Text section »
==*==

Stanley R. Foot, and Arthur P. Acher, both of Helena, for plaintiff and respondent.

Ralph J. Anderson, of Helena, amicus curiae.

ADAIR, Chief Justice.

This is an action for a declaratory judgment commenced in the district court to have determined and declared the constitutionalityof sections 2620.45 and 2620.46, Revised Codes of Montana 1935.

The judgment declares unconstitutional and void so much of section 2620.45, Revised Codes, as imposes license fees of $250 per quarter upon wholesale dealers in oleomargarine and $100 per quarter upon retail dealers in oleomargarine. It also enjoins the collection of said license fees as a condition precedent to wholesale and retail dealers engaging in the business of selling oleomargarine in the state of Montana. There are two appeals from the judgment,—one by the defendants and the other by the intervenors in the action.

The plaintiff, O. L. Brackman, an individual, is a citizen, resident and taxpayer of Lewis and Clark county, Montana, owning and operating two retail stores in the city of Helena, and therein selling at retail, groceries, meats and dairy and food products generally. By virtue of store licenses regularly issued to him by the state board of equalization, by the state board of health and by the state board of food distributors, plaintiff is authorized to transact such business. He is desirous of selling oleomargarine in his stores, for which there is now a great demand by the consuming public but by the statutes in question he is required to first obtain separate state licenses for the selling of oleomargarine at an additional expense of $800.00 per annum for his two stores under the penalty of being adjudged guilty of a misdemeanor punishable by a fine of not less than $100.00 and not more than $500.00 or by imprisonment in the county jail for not less than 30 days nor more than six months or by both such fine and imprisonment. Sections 2620.45 and 2620.46, Rev.Codes 1935. Plaintiff alleges said sections are invalid in that they injuriously affect and deny the individual rights guaranteed him by the federal and state constitutions.

==*==

Given data »
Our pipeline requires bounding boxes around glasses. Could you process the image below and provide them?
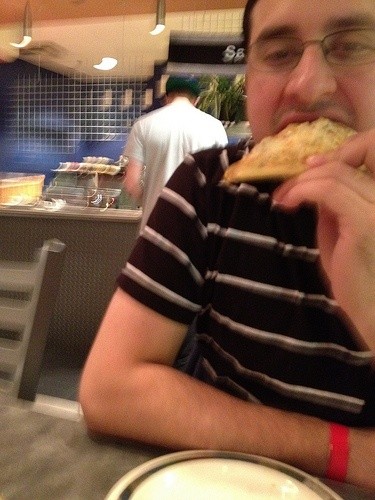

==*==

Short task 1 » According to the court opinion on Montana's oleomargarine license fees, what quarterly fee does section 2620.45 impose on retail dealers in oleomargarine?
Short task 2 » Using the court opinion on Montana's oleomargarine license fees, explain why the plaintiff would face an additional $800.00 per year even though he already holds store licenses.
Short task 3 » Pick up the court opinion on Montana's oleomargarine license fees after its final sentence and continue it.

Final answer 1 » $100 per quarter.

Final answer 2 » The statutes in question require him to first obtain separate state licenses for selling oleomargarine. For his two stores, this adds $800.00 per annum, and selling without them would make him guilty of a misdemeanor.

Final answer 3 »
The two defendants, i. e., the commissioner of agriculture and the dairy commissioner of the state, are the administrative officers authorized by law to administer and enforce the law, including sections 2620.43 to 2620.46, R.C.M., providing for the regulation of the production and sale of dairy products and oleomargarine.

July 2, 1945, plaintiff filed his complaint alleging, inter alia: That oleomargarine is a nutritious, wholesome, healthful food containing no deleterious or unhealthful ingredients; that the license fees provided for in section 2620.45, R.C.M., were designed to discourage or prohibit the sale of oleomargarine in aid of the dairy industry; that such fees are so excessive and unreasonable in amount as to prohibit plaintiff and more than 92% of the other grocery stores operating in Montana from selling such product in that the fees so required are so high as to be prohibitive of a useful and general occupation; that by reason of the prohibitive and confiscatory license fees required of him, plaintiff as well as the majority of other retail dealers similarly situated are denied the right to sell oleomargarine; that while sections 2620.43 to 2620.46, R.C.M., inclusive, purport to have been enacted in the exercise of the police power of the state, yet the excessive, confiscatory and prohibitory license fees provided for in the statute, in effect, prohibit the carrying on of a legitimate, profitable industry and the sale of a healthful, nutritious food and that such prohibition is not necessary for the protection of public health, morals, safety or welfare all in violation of the 14th Amendment to the Federal Constitution and of sections 3 and 27 of Article III and sections 1 and 11 of Article XII of the state constitution.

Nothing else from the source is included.